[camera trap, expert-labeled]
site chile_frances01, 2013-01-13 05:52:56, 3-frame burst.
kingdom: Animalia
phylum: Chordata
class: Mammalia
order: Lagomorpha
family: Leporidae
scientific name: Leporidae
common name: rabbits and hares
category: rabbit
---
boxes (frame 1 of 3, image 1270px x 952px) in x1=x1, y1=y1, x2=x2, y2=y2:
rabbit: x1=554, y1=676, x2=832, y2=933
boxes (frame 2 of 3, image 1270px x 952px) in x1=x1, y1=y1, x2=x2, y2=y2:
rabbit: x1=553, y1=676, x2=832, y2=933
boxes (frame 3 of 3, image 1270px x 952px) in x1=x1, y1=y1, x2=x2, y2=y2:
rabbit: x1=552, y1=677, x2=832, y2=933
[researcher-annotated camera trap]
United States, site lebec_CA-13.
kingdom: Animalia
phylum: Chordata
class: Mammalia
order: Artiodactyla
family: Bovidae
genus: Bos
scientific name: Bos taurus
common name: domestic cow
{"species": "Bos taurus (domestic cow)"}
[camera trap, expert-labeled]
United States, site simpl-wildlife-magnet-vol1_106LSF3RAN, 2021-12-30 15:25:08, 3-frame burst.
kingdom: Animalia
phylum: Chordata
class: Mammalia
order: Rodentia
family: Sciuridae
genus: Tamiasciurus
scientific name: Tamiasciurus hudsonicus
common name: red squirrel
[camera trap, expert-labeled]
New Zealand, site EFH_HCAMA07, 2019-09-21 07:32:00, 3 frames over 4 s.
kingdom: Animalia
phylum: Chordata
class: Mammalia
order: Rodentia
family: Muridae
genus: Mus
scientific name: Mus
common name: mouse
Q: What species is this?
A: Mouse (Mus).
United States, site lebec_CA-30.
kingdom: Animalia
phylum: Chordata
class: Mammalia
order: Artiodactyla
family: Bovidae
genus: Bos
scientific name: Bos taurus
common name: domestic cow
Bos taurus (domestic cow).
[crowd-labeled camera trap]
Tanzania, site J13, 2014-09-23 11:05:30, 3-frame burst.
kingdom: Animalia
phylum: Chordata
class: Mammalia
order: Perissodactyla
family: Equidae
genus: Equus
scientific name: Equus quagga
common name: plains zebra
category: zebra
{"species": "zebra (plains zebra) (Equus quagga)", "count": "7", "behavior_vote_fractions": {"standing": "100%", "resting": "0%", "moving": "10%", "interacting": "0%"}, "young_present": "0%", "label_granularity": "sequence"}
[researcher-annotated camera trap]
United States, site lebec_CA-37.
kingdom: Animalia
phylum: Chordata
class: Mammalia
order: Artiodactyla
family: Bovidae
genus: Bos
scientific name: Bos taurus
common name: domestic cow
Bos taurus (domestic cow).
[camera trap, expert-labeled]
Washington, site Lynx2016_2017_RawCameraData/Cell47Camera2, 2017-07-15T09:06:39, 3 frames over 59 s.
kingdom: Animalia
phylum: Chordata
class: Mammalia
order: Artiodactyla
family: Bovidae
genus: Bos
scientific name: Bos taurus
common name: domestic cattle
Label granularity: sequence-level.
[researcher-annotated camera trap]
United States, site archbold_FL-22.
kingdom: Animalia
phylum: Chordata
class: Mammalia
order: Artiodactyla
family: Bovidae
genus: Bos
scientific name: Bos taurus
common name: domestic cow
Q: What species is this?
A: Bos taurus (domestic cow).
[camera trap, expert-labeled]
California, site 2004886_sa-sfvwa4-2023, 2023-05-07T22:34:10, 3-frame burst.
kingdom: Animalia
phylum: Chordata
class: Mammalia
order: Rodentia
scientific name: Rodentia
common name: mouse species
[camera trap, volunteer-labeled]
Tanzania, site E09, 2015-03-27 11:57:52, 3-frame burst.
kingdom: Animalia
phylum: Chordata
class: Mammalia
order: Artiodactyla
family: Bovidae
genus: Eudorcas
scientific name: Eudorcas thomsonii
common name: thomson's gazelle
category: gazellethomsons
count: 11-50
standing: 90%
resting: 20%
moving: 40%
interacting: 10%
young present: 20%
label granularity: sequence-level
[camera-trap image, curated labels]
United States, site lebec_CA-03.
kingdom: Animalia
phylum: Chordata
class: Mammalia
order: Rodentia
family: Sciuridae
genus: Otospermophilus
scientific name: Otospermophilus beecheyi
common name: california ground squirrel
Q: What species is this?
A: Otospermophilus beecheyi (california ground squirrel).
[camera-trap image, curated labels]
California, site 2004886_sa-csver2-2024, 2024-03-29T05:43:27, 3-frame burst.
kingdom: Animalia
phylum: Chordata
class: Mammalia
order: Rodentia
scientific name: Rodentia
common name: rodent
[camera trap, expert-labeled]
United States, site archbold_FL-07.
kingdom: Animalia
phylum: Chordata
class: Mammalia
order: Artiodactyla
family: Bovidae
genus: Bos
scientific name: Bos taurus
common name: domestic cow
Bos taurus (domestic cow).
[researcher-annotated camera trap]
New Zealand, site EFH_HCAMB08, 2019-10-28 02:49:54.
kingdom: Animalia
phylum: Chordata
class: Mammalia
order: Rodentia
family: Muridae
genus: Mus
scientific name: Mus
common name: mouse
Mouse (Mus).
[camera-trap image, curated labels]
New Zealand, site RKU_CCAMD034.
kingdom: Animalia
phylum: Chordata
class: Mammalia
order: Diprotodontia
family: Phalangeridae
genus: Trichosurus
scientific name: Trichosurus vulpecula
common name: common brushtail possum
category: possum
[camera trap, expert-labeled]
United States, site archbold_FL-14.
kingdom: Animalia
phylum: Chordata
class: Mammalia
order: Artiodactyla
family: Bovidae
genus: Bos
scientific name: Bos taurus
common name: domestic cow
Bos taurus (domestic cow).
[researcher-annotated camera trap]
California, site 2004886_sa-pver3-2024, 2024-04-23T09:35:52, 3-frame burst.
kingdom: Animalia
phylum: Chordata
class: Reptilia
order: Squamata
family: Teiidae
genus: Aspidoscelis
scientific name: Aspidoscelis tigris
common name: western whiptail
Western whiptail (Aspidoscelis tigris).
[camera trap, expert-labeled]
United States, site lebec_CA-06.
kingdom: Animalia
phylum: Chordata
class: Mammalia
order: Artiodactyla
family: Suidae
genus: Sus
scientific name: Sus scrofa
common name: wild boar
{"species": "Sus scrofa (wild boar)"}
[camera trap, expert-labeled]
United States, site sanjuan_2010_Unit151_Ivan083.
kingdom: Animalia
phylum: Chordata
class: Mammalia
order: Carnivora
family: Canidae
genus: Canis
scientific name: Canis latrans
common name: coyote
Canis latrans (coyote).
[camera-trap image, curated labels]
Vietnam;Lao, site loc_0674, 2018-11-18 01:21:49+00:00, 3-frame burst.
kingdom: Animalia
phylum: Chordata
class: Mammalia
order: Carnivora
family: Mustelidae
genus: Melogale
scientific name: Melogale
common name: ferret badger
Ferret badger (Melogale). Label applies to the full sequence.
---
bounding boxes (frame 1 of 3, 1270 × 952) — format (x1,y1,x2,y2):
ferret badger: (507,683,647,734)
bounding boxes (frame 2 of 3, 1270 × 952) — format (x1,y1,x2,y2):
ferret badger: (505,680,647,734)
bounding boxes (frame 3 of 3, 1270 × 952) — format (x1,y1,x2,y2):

• [WHAT THIS TASK INVOLVES] The answer must be all the lines above that hold the word "States".

• [RESPONSE TO THIS TASK]
United States, site lebec_CA-13.
United States, site simpl-wildlife-magnet-vol1_106LSF3RAN, 2021-12-30 15:25:08, 3-frame burst.
United States, site lebec_CA-30.
United States, site lebec_CA-37.
United States, site archbold_FL-22.
United States, site lebec_CA-03.
United States, site archbold_FL-07.
United States, site archbold_FL-14.
United States, site lebec_CA-06.
United States, site sanjuan_2010_Unit151_Ivan083.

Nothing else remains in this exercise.